Personal Project | Teaching an ML model to play Mancala with Reinforcement Learning

Primary LanguageJupyter Notebook

Mancala Bot

A personal project to learn RL methods and how to win at Mancala

I recently watched the AlphaGo film. While Go is a very complex game, Mancala is very simple and by teaching a model to win, I think it's likely that I could use emergent patterns and behaviours to learn how to win at Mancala myself. I also wanted to understand how to implement RL algorithms and this seemed like a good way to do it.

Board

The board is composed of 12 holes and 2 stores. Each player has 6 holes and 1 store. The holes are filled with a number of stones. The stores are empty at the beginning of the game. We represent the board as follows:

[4, 4, 4, 4, 4, 4, 0, 4, 4, 4, 4, 4, 4, 0]

Rules

The game starts with 4 stones in each hole. The player can choose a hole on their side of the board and pick up all the stones in it. They then distribute the stones in the following holes, one by one, in a counter-clockwise direction. The player can also drop a stone in their own store.

If the last stone is dropped in the player's store, they can play again. If the last stone is dropped in an empty hole on the player's side, they capture all the stones in the opposite hole and puts them in their own store.

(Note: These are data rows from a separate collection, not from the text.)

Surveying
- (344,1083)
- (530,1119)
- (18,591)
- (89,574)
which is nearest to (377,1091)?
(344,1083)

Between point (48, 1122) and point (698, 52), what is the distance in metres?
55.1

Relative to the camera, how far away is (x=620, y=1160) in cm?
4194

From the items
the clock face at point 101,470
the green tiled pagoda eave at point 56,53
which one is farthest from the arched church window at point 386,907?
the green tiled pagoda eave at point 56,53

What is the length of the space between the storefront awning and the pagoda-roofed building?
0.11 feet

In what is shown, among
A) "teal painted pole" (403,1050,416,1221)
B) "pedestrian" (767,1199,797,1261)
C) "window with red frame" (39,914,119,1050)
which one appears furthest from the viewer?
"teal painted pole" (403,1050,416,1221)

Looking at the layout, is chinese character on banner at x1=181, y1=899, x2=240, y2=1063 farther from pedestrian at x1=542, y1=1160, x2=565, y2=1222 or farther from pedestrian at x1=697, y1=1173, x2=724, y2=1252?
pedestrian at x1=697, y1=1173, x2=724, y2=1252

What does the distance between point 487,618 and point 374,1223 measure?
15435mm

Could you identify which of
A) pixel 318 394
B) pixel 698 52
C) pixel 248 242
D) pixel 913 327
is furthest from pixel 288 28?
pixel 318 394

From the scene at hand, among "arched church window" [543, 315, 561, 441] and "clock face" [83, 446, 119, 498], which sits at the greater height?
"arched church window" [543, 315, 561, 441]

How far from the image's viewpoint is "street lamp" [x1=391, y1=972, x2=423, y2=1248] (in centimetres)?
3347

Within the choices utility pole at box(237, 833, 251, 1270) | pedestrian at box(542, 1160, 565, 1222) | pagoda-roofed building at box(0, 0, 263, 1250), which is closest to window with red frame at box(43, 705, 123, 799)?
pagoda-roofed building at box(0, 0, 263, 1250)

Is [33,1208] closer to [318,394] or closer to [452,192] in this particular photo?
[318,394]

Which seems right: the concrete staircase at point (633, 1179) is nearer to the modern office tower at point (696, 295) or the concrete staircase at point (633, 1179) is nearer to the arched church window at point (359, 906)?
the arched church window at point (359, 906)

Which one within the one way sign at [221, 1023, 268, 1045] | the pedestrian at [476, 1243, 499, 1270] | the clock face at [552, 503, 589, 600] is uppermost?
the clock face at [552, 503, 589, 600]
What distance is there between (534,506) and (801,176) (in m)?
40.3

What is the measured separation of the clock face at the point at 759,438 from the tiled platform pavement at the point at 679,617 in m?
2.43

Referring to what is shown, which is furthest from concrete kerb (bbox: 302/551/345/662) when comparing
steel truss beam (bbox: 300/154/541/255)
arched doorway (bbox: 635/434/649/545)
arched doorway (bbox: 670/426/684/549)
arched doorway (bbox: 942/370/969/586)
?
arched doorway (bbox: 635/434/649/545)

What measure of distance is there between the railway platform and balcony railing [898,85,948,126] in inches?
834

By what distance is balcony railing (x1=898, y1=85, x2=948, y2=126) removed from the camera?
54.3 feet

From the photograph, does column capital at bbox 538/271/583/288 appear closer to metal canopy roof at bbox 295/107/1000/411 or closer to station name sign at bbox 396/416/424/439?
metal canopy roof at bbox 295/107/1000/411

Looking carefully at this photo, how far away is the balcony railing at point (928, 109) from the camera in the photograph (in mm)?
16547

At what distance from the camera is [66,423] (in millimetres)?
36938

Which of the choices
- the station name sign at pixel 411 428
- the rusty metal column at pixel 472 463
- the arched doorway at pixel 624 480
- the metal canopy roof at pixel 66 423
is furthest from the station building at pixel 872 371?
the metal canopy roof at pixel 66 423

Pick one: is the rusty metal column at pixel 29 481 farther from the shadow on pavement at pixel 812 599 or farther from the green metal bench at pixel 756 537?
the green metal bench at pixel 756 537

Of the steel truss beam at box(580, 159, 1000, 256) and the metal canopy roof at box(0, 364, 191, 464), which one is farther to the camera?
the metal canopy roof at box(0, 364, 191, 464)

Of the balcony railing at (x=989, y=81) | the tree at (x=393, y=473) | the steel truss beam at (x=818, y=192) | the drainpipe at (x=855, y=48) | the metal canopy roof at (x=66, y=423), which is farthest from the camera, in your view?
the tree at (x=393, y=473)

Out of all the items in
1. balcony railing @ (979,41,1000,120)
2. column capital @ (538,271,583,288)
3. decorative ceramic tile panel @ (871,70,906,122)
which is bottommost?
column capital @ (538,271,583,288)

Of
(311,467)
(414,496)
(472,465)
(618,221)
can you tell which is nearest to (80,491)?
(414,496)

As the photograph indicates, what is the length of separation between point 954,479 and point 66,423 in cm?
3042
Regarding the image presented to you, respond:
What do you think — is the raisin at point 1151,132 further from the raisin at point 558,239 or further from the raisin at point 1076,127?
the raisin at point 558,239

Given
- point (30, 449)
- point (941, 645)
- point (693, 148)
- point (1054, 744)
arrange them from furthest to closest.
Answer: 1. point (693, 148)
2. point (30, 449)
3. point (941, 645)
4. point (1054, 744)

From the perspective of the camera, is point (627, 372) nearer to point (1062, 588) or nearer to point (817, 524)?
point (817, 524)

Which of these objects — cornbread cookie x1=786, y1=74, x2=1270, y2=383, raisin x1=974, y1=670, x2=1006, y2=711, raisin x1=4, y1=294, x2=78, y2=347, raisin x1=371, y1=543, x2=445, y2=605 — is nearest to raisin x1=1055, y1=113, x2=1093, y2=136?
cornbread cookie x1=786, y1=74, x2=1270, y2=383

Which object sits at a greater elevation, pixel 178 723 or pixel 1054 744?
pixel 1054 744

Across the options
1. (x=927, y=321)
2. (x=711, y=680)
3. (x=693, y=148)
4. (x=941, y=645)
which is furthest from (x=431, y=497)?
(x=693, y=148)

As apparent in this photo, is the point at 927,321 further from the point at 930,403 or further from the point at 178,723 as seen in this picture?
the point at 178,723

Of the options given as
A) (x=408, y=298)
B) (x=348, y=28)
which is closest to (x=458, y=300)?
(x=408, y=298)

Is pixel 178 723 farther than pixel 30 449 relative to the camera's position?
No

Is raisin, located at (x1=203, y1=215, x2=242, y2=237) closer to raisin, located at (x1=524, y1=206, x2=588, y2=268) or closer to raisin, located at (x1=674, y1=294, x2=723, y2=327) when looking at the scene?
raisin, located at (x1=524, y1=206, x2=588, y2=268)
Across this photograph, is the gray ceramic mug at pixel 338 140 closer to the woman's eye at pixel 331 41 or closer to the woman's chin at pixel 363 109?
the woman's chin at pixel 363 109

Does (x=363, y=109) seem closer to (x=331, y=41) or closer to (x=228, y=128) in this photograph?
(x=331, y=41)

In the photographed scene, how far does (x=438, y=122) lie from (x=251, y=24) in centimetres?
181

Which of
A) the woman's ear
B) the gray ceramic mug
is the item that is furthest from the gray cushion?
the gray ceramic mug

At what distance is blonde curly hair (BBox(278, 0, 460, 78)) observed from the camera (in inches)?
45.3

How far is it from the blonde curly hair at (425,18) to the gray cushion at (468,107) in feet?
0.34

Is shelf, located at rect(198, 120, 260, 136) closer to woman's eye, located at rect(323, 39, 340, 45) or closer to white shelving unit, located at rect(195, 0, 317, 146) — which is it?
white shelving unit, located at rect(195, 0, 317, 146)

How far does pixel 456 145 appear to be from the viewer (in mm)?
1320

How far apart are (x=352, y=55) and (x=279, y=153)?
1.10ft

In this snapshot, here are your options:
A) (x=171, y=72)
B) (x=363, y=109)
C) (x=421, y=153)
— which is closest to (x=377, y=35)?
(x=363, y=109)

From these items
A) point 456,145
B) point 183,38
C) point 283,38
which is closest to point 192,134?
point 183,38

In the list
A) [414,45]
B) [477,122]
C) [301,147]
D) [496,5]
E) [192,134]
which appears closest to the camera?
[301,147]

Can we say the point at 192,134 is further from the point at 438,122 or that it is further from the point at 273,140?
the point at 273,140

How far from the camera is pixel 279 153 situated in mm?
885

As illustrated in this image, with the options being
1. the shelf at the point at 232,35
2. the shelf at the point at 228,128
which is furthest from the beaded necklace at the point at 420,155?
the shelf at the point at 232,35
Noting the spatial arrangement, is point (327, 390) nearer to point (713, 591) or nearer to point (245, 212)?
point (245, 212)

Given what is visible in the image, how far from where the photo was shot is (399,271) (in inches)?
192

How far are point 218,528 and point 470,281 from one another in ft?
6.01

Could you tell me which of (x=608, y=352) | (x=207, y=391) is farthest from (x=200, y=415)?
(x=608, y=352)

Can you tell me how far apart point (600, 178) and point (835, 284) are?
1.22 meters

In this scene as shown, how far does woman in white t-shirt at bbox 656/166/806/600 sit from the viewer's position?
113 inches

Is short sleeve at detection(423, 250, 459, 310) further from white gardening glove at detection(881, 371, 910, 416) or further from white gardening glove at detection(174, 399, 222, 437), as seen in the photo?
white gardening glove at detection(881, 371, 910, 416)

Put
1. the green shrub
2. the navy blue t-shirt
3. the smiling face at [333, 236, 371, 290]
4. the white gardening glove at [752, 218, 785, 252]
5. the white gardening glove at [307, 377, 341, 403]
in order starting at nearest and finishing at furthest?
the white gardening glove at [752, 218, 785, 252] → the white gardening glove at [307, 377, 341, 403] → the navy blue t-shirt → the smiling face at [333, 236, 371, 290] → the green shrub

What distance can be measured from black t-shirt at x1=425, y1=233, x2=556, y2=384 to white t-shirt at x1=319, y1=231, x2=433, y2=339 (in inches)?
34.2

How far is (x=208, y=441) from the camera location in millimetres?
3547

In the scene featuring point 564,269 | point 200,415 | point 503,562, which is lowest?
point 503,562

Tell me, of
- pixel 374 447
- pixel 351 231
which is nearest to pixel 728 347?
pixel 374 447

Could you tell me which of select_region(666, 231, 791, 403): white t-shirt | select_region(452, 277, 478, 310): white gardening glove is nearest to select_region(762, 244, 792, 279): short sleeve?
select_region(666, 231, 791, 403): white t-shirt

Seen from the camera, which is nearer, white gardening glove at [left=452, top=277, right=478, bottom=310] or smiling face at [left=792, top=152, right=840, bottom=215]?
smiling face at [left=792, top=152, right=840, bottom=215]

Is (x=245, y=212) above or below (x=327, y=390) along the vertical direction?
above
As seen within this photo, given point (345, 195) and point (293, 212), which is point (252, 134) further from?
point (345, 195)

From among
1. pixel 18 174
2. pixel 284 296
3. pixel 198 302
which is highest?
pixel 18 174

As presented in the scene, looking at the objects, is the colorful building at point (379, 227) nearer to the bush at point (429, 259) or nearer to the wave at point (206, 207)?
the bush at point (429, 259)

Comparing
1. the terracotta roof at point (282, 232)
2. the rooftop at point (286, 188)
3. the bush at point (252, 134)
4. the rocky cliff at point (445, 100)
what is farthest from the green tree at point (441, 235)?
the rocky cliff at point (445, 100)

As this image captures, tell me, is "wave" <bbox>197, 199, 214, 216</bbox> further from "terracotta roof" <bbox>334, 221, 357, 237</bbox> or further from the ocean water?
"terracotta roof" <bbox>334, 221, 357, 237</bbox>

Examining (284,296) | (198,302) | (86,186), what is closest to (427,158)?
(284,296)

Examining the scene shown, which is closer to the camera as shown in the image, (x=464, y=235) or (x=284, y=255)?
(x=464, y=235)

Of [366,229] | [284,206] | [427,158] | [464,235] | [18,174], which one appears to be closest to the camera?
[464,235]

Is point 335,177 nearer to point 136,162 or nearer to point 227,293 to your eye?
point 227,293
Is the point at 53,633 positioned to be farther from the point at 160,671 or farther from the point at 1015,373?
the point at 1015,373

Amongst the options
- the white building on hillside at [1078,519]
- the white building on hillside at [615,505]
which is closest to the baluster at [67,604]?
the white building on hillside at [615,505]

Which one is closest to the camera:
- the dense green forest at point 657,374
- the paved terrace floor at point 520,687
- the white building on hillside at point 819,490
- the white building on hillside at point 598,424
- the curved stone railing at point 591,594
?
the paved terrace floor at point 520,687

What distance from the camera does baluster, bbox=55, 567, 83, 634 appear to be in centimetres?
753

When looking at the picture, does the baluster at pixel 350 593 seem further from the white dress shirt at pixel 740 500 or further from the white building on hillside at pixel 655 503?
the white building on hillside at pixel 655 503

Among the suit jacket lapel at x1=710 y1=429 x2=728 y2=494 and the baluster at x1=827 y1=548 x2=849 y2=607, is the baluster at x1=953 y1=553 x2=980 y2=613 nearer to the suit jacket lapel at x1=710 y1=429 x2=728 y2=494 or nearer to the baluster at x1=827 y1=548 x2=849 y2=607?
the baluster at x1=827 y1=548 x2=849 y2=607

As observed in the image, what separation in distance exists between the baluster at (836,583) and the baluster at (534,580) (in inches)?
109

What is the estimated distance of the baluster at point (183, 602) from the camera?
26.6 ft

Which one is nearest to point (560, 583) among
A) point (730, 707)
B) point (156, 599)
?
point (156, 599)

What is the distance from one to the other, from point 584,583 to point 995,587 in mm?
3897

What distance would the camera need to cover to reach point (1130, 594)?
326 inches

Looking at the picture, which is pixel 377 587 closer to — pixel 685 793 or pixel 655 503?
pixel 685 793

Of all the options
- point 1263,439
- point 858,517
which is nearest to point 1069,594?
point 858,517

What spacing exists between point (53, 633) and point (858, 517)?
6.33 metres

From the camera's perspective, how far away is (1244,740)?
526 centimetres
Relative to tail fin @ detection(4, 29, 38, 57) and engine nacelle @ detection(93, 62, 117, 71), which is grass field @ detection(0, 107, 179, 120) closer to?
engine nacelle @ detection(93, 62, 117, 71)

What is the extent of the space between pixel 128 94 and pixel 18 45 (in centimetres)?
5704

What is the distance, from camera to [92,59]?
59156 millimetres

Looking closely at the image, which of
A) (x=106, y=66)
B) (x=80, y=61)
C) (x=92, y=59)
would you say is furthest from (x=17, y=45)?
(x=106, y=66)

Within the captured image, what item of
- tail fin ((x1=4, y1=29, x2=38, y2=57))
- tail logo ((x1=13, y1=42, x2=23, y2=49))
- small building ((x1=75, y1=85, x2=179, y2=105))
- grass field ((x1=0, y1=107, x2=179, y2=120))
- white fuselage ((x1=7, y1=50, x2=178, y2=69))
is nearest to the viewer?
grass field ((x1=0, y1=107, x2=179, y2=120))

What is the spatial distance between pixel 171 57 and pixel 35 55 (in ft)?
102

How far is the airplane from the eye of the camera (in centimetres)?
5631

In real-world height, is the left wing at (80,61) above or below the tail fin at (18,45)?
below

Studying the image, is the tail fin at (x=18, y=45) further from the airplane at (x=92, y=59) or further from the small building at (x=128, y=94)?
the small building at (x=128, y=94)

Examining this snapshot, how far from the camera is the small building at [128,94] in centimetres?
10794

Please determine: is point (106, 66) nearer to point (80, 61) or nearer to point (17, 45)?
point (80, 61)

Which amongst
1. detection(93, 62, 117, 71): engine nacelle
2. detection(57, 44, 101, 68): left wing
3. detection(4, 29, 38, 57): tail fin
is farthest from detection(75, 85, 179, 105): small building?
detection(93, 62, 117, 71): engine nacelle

The game ends when a player has no more stones on their side of the board. The player with the most stones in their store wins.

To-Do

  • Debug Agent recursively choosing empty slot 0
  • Make experiments deterministic

Steps

  • Implement Mancala game and full rules
  • Play locally against a random agent
  • Implement a simple RL algorithm
  • Play against the RL agent
  • Implement complex RL algorithm
  • Play against the RL agent